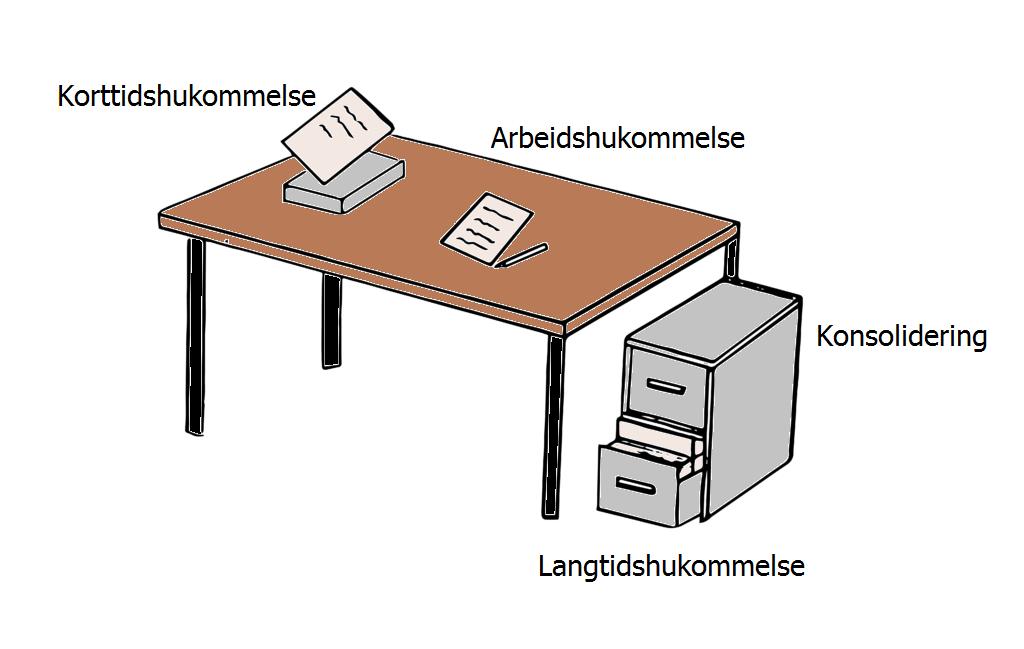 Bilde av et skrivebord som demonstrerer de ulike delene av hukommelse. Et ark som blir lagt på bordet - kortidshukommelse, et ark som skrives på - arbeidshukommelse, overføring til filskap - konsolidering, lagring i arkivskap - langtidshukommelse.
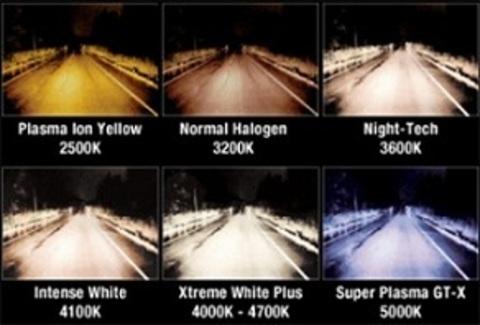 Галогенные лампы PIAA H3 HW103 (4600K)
---
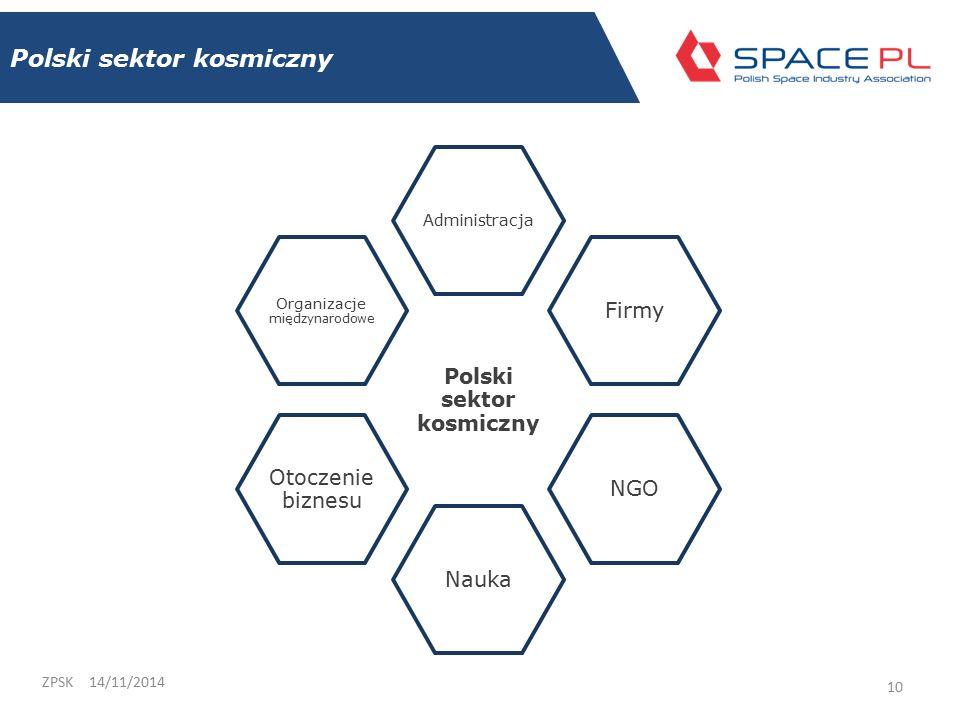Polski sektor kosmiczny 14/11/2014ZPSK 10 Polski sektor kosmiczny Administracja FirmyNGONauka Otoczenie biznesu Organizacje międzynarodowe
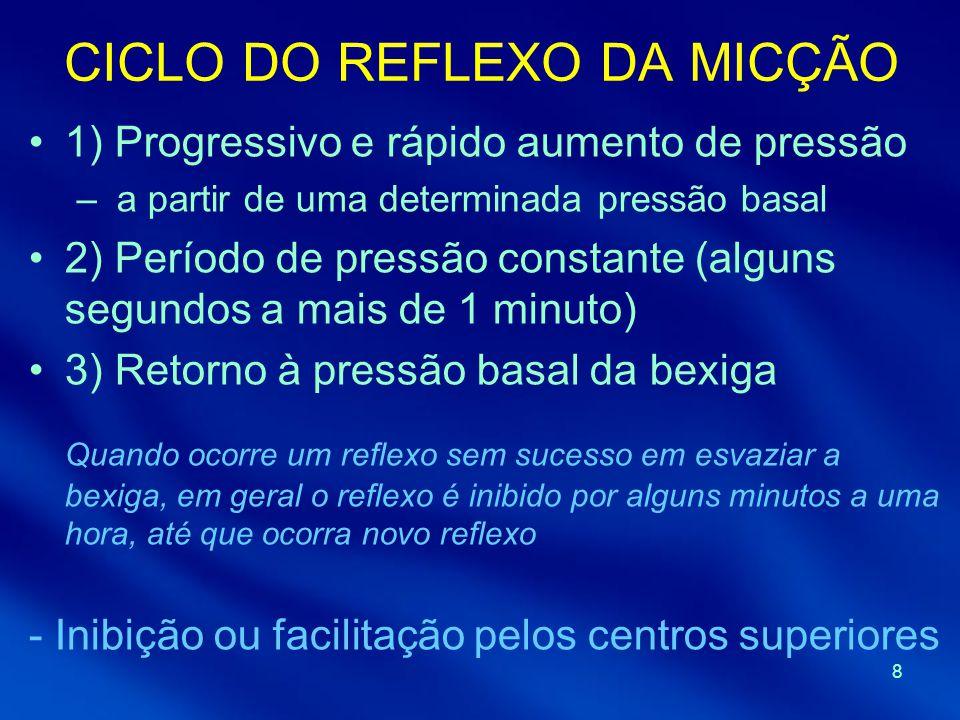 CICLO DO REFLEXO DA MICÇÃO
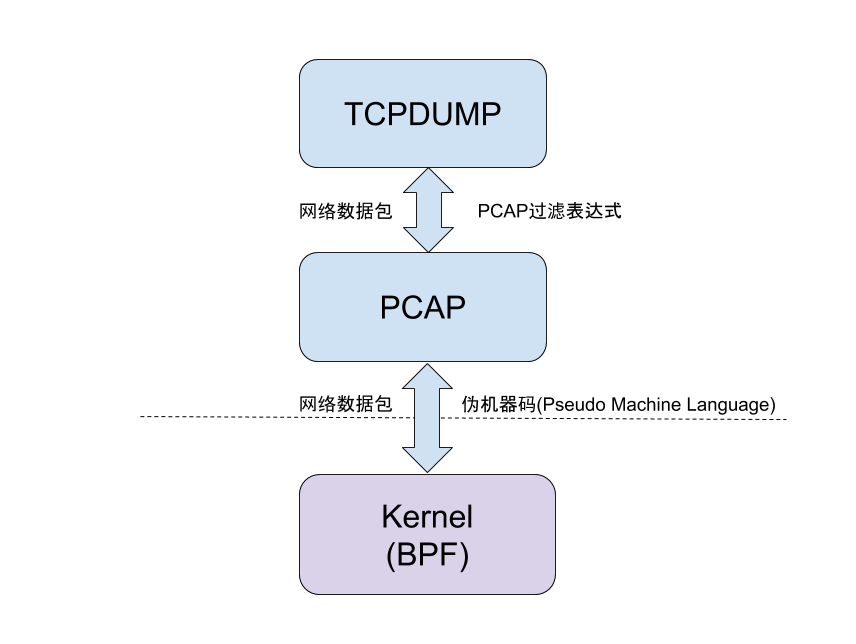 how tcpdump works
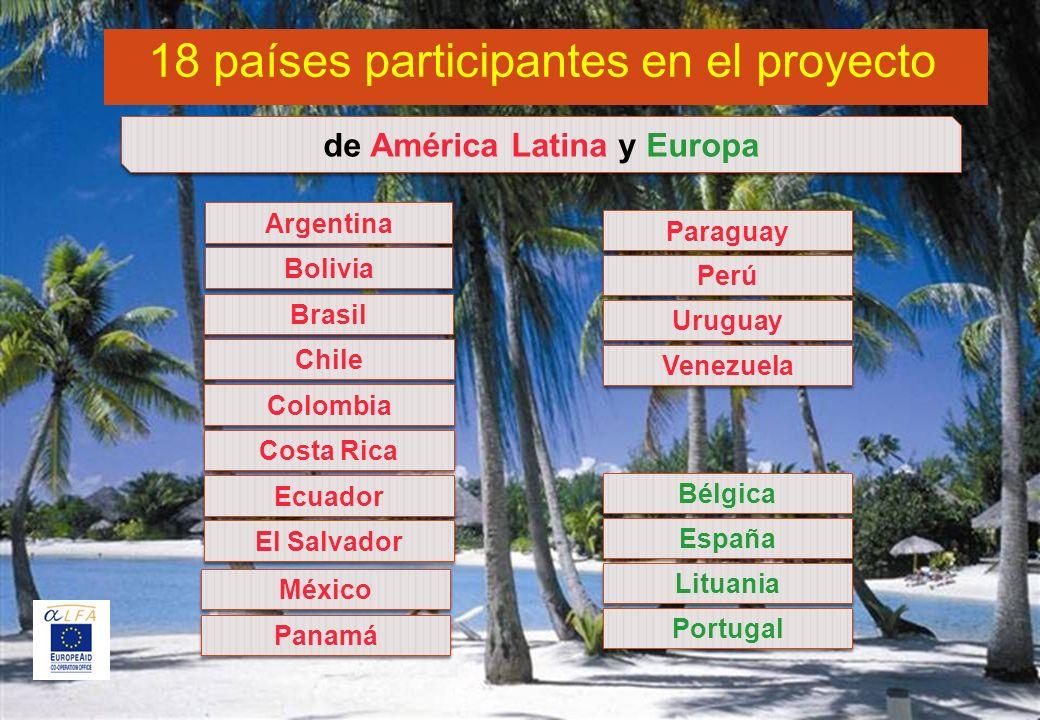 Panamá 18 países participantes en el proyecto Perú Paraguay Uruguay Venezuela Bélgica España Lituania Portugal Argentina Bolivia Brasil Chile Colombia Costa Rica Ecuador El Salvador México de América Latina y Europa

▸ **Goal of the exercise**
Print nothing but the lines above starting with the line that contains "Polski sektor kosmiczny 14/11/2014ZPSK" and going on through the line that contains "Panamá 18 países". Leave out the pictures.

▸ **Answer space**
Polski sektor kosmiczny 14/11/2014ZPSK 10 Polski sektor kosmiczny Administracja FirmyNGONauka Otoczenie biznesu Organizacje międzynarodowe
 CICLO DO REFLEXO DA MICÇÃO
 how tcpdump works
 Panamá 18 países participantes en el proyecto Perú Paraguay Uruguay Venezuela Bélgica España Lituania Portugal Argentina Bolivia Brasil Chile Colombia Costa Rica Ecuador El Salvador México de América Latina y Europa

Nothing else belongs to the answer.